### Task directions
Return the listing below word for word.
---- Excerpted records
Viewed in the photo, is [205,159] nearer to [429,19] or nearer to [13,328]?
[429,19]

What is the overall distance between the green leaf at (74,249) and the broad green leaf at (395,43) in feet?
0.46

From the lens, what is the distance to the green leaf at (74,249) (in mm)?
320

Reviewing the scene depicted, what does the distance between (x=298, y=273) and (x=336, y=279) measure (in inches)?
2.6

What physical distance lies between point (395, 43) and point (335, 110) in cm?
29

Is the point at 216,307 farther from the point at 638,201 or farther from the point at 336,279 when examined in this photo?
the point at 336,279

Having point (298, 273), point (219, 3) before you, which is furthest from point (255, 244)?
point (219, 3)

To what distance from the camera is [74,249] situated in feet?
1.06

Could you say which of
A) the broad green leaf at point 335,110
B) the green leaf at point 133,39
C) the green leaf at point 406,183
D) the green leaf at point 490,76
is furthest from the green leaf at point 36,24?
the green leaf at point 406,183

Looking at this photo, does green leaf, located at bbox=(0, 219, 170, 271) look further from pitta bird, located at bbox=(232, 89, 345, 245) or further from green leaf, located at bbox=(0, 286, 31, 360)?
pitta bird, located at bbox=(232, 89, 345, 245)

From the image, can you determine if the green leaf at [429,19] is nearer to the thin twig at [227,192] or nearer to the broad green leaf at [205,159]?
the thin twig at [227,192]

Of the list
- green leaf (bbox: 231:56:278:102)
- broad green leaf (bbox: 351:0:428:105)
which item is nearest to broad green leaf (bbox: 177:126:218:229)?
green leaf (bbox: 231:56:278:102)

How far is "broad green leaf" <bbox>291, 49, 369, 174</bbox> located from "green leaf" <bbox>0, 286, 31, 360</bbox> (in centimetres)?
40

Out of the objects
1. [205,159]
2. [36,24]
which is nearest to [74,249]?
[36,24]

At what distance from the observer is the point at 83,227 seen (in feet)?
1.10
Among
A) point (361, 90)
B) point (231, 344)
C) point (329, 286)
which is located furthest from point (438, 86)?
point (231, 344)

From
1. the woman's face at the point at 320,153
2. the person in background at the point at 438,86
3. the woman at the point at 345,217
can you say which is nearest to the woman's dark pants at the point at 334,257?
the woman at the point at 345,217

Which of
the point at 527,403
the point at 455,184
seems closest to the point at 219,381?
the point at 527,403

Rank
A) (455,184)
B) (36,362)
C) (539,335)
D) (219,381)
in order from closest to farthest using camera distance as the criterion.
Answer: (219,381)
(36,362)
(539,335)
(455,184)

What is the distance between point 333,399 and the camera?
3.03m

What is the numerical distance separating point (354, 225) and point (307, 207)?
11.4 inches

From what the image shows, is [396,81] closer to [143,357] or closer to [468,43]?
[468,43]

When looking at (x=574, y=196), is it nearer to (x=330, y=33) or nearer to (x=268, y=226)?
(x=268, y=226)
--------
### Finished exercise
Viewed in the photo, is [205,159] nearer to [429,19] or nearer to [13,328]?
[429,19]

What is the overall distance between the green leaf at (74,249) and the broad green leaf at (395,43) in feet?
0.46

From the lens, what is the distance to the green leaf at (74,249) (in mm)?
320

Reviewing the scene depicted, what does the distance between (x=298, y=273) and (x=336, y=279) measure (in inches)?
2.6

What physical distance lies between point (395, 43) and point (335, 110) in cm?
29

Is the point at 216,307 farther from the point at 638,201 or farther from the point at 336,279 when examined in this photo?
the point at 336,279

Having point (298, 273), point (219, 3) before you, which is furthest from point (255, 244)?
point (219, 3)

To what distance from the camera is [74,249] situated in feet?
1.06

Could you say which of
A) the broad green leaf at point 335,110
B) the green leaf at point 133,39
C) the green leaf at point 406,183
D) the green leaf at point 490,76
is furthest from the green leaf at point 36,24?
the green leaf at point 406,183

Looking at this photo, does green leaf, located at bbox=(0, 219, 170, 271) look further from pitta bird, located at bbox=(232, 89, 345, 245) or further from green leaf, located at bbox=(0, 286, 31, 360)?
pitta bird, located at bbox=(232, 89, 345, 245)

From the image, can you determine if the green leaf at [429,19] is nearer to the thin twig at [227,192] or nearer to the broad green leaf at [205,159]?
the thin twig at [227,192]

Of the list
- green leaf (bbox: 231:56:278:102)
- broad green leaf (bbox: 351:0:428:105)
which item is nearest to broad green leaf (bbox: 177:126:218:229)?
green leaf (bbox: 231:56:278:102)

How far is "broad green leaf" <bbox>291, 49, 369, 174</bbox> located from "green leaf" <bbox>0, 286, 31, 360</bbox> (in centimetres)?
40

Out of the objects
1. [205,159]
2. [36,24]
which is nearest to [74,249]?
[36,24]

At what distance from the observer is the point at 83,227 seen (in feet)?
1.10
Among
A) point (361, 90)
B) point (231, 344)
C) point (329, 286)
which is located furthest from point (438, 86)?
point (231, 344)

From
1. the woman's face at the point at 320,153
2. the person in background at the point at 438,86
3. the woman at the point at 345,217
can you say which is nearest to the woman's dark pants at the point at 334,257?
the woman at the point at 345,217

Which of
the point at 527,403
the point at 455,184
seems closest to the point at 219,381?
the point at 527,403

Rank
A) (455,184)
B) (36,362)
C) (539,335)
D) (219,381)
in order from closest to farthest using camera distance as the criterion.
Answer: (219,381)
(36,362)
(539,335)
(455,184)

What is the distance between point 333,399 and the camera?
3.03m

What is the numerical distance separating point (354, 225) and point (307, 207)?
11.4 inches

From what the image shows, is [396,81] closer to [143,357] or closer to [468,43]?
[468,43]

When looking at (x=574, y=196), is it nearer to (x=330, y=33) or nearer to (x=268, y=226)?
(x=268, y=226)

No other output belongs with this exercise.